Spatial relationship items

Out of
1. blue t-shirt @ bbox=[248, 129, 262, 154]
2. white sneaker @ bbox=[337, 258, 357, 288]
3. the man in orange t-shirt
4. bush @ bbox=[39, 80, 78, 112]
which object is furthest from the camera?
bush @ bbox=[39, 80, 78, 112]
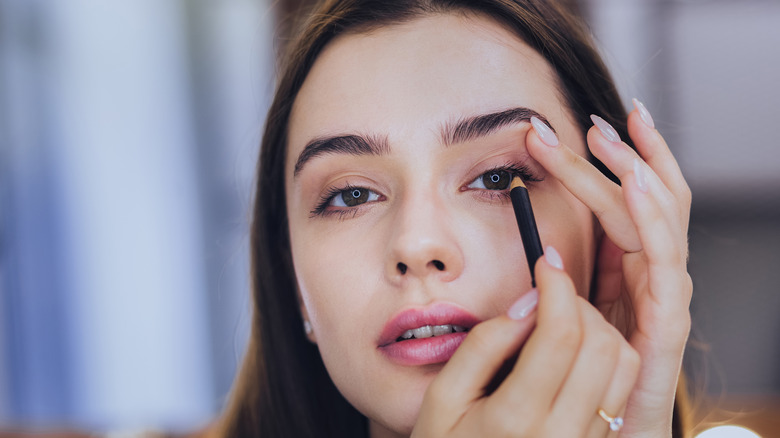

◆ **WHAT IS BEING ASKED**
Reproduce the text of every item above verbatim, omitting the pictures.

◆ **EXPECTED ANSWER**
Out of
1. blue t-shirt @ bbox=[248, 129, 262, 154]
2. white sneaker @ bbox=[337, 258, 357, 288]
3. the man in orange t-shirt
4. bush @ bbox=[39, 80, 78, 112]
which object is furthest from the camera?
bush @ bbox=[39, 80, 78, 112]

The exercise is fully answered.